= William Stanford (judge) =

16th-century English politician and jurist

Sir William Stanford (1509 – 1558), also written Stamford or Staunford, was an English politician, judge and jurist.

==Origins==
Born on or by 22 August 1509 at Monken Hadley in Middlesex, he was the second son of William Stanford, a mercer (textile dealer) in the City of London, and his wife Margaret Gedney. His father was a younger son of Robert Stanford, of Rowley Regis in Staffordshire.

==Career==
After some time at the University of Oxford, he then studied law, entering Gray's Inn in 1528 and being called to the bar in 1536. At Gray's Inn, he was chosen Reader in 1544 and 1551.

By 1542, with a powerful friend at court in Sir Thomas Wriothesley and being owed money by Henry Stafford, he was elected MP for Stafford in the 1542 and 1545 Parliaments, and for Newcastle-under-Lyme in the 1547 Parliament. Though based in Middlesex, he developed Staffordshire links by buying the manors of Perry Barr and Handsworth.

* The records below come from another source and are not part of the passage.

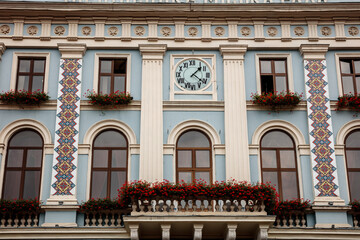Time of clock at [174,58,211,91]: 1:21
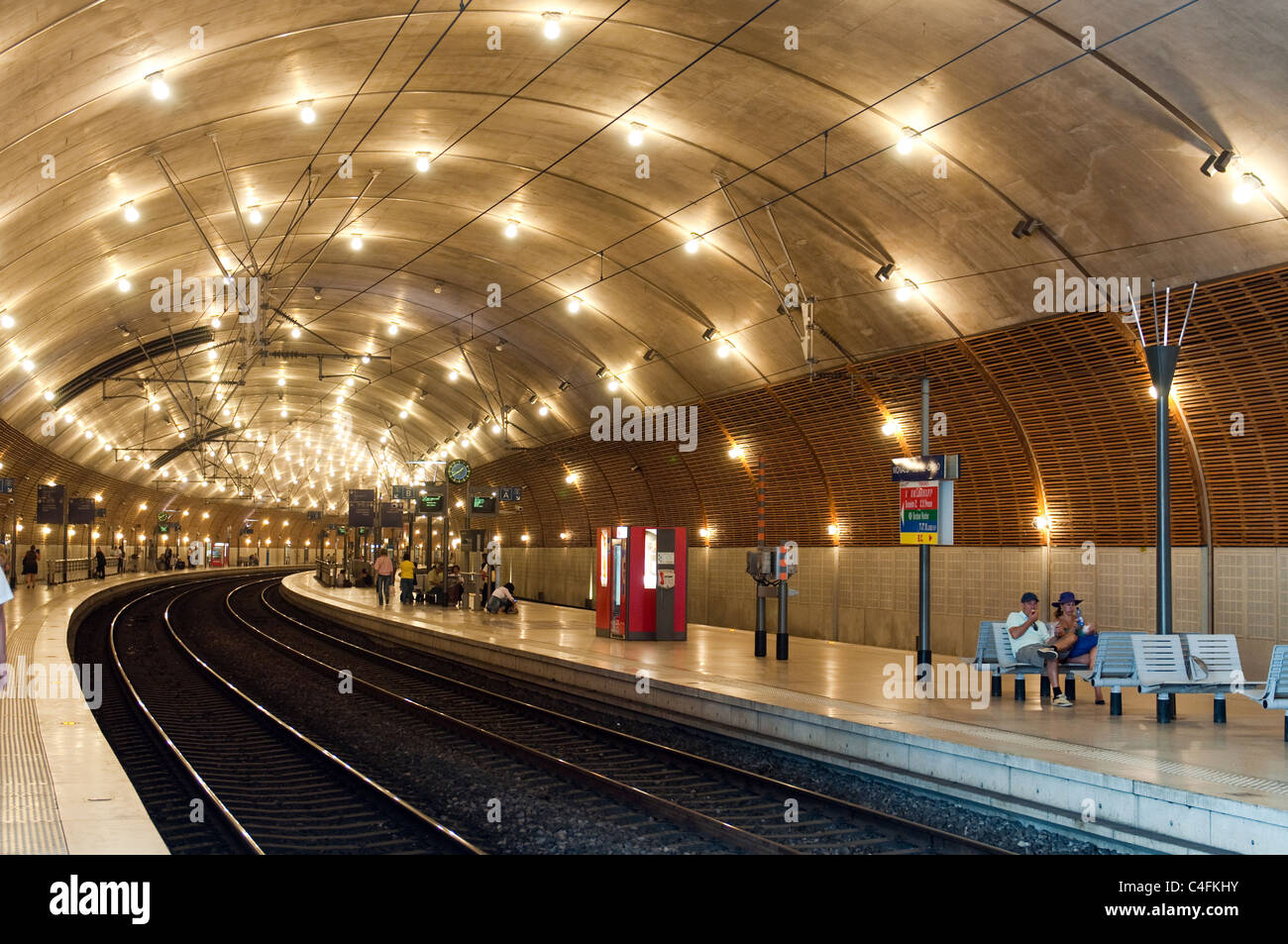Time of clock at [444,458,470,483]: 1:39
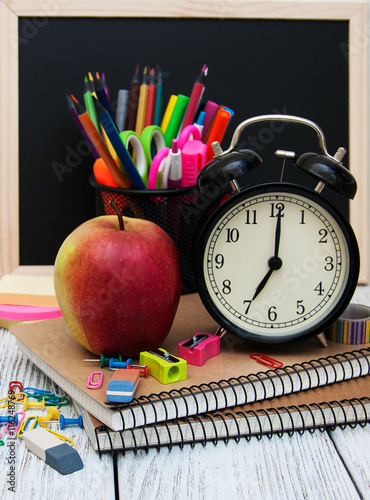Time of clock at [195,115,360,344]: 7:00
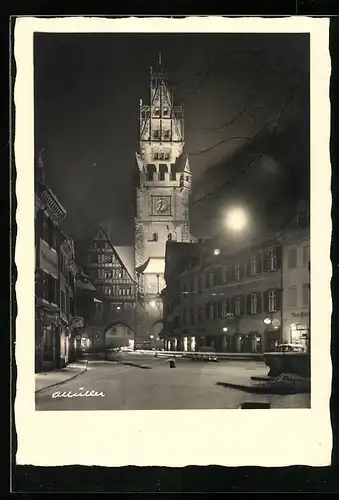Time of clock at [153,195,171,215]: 7:00
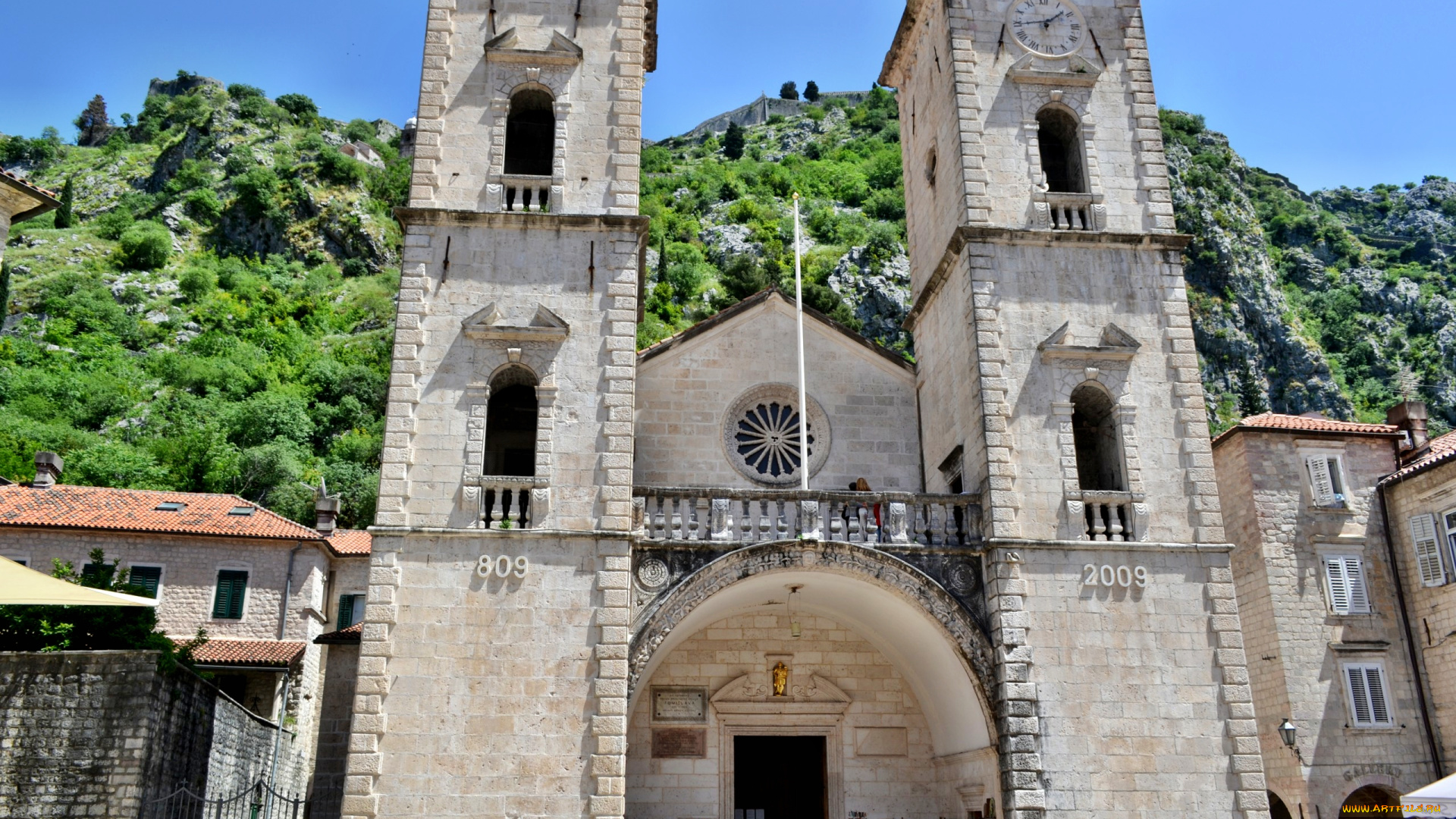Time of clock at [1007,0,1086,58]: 1:44
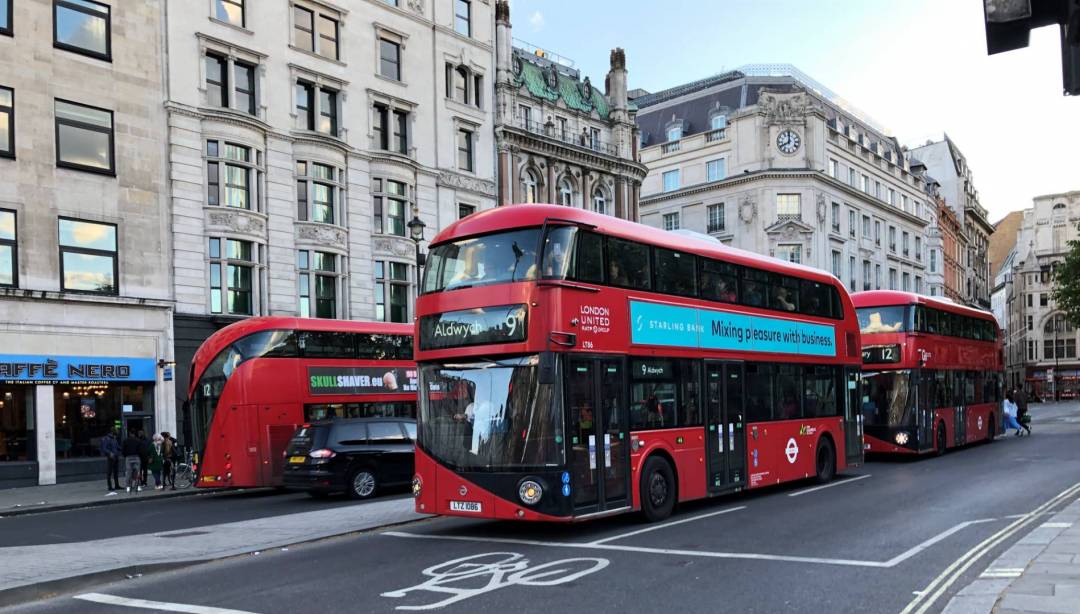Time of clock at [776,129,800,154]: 7:59
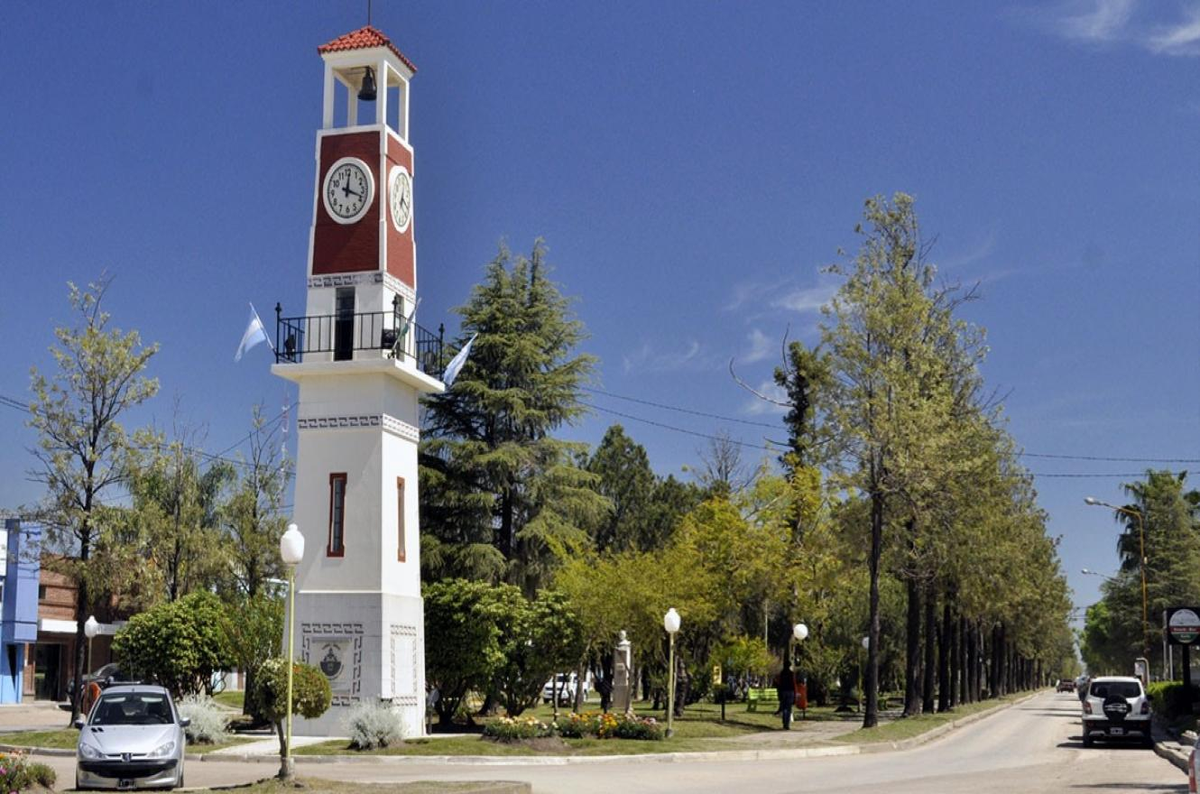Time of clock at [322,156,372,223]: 12:18
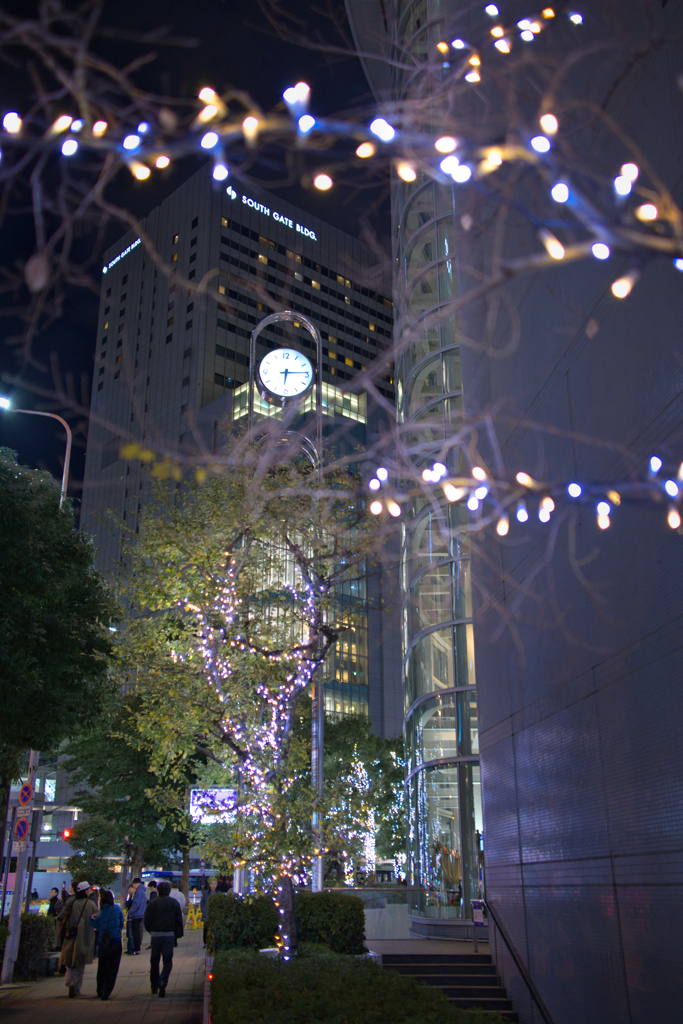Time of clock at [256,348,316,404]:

From 1542 to 1555, he was appointed to many royal commissions, some ranging over all England and Wales and some limited to Middlesex. In 1543 he was made a justice of the peace for Middlesex, later sitting on the bench for Cornwall, Devon, Dorset, Hampshire, Somerset and Wiltshire.

Made a serjeant-at-law in 1552, Queen Mary I promoted him to Queen's Serjeant in 1553. Next year, though his prosecution of Sir Nicholas Throckmorton for treason was unsuccessful (with Throckmorton praising him for his erudition and honesty), he was appointed a justice of the Court of Common Pleas and was knighted the following year. Though a Catholic, he is reported to have treated Protestants fairly.

He made his will on 4 April 1558 and died at Monken Hadley on 28 August, leaving his wife as executrix and his eldest son as heir.

==Writings==
He is said to have prepared the first printed edition of Glanvill's Tractatus de legibus et consuetudinibus regni Anglie and in 1557 published the first textbook of English criminal law; Les Plees del Coron. In 1567 his An Exposicion of the Kinges Prerogative (which he wrote in 1548) was published. William Fulbecke wrote in A Direction or Preparative to the Study of the Law (1600):
In Master Staunford there is force and weight, and no common kind of stile; in matter none hath gone beyonde him, in method, none hath overtaken him; in the order of his writing hee is smoothe, yet sharpe, pleasant, but yet grave; famous both for Judgement in matters of his profession, and for his great skill in forraigne learning, And surely his method may be a Law to the writers of the Law which succeed him.

In historic legal citations, Stanford's name is abbreviated "Stamf.", "Stanf.", or "Staunf.". Les Plees del Coron received the abbreviation "P.C." or "Plc", so the work is cited as "Stamf. P.C.", or similar.

==Family==
He married Alice, daughter of John Palmer (died 1542), of Kentish Town and his wife Eleanor (died 1558), daughter of Edward Cheeseman and sister of Robert Cheeseman. They are recorded as having six sons and five daughters, including:
Sir Robert (1540-1607), the eldest son, who remained a Catholic and moved to Perry Hall in Staffordshire, becoming sheriff of that county in 1589 and MP in 1604.
Ralph, a Catholic priest.
His widow Alice later married Roger Carew, MP for St Albans in 1563, and died in 1573.